That’s it. Just download Anki and start reviewing those cards daily! I recommend setting the bar low for a couple of days and see how it goes as the cards will soon start to pile up and will take you a while to complete them all.

Now why use Anki despite its ugly interface?

  • It uses spaced repetition
  • It makes the vocabulary words random
  • It’s powerful and versatile

Spaced repetition is popular nowadays but it’s just a fancy way of letting you memorize a bit more efficiently.

Warning: The Biggest Problem Learning Through This Method

The biggest problem I would say learning through this method is that you may be memorizing kanji that you may not even see that often (and you won’t even know it.)  

Even though it is an official list, a lot of these kanji symbols aren’t used in everyday life in Japan and you may be spending time memorizing kanji you won’t even encounter.

Of course, there are other problems like:

  • Not being able to pronounce
  • Not being able to learn real Japanese
  • Etc.

But this method is used as a supplement to make learning those things exponentially faster and not too much of a problem.

That’s why I say the best method is to have some sort of reading supplement so you have an idea of which kanji to prioritize when you start your journey.

Another Heads Up Before You Start Learning Kanji Like This

Learning 2,200 kanji is going to be difficult whether it takes you 2 weeks like me or multiple months. And two of the major obstacles you are going to do is the sheer amount of time it takes and your motivation suddenly disappearing.

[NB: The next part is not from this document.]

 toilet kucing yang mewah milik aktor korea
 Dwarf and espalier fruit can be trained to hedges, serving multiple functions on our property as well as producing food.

It’s going to happen (trust me) and you are going to start rationalizing why you need to learn kanji like this when you won’t:

  • Be able to pronounce it correctly
  • Know the exact vocabulary definition
  • How to actually use the kanji (and it’s different contexts)

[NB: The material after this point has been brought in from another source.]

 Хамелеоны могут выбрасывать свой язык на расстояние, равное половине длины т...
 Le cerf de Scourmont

Do you really want to start reading Japanese as fast as possible even though this is an incredibly boring way? Or did you maybe want to wait a little bit later and just start learning kanji through mere exposure to gain some motivation? Or do both at the same time?

Just some questions to think about before you start to commit yourself to this journey.

A Quick Guide On How Your Brain Works To Memorize Correctly 

Now before we can start memorizing kanji rapidly you need to know a little bit about how your brain works.

We don’t want to remember kanji like a test in school and forget everything the next day… We want to actually remember it and store it in our long-term memory.

But your brain is a funny creature. It picks what it thinks is important (rather than what you think) and discards the other stuff that it thinks it isn’t important. 

Which is both a blessing and a curse. On the one hand, you don’t have to manually sort your memory throughout the day, but on the other hand… you have memories that aren’t really that important.

Like… remembering your cringy times in middle school but forgetting about that important appointment that’s tomorrow.

And it seems super chaotic and random at times for what your brain memorizes but there is actually a structure to it.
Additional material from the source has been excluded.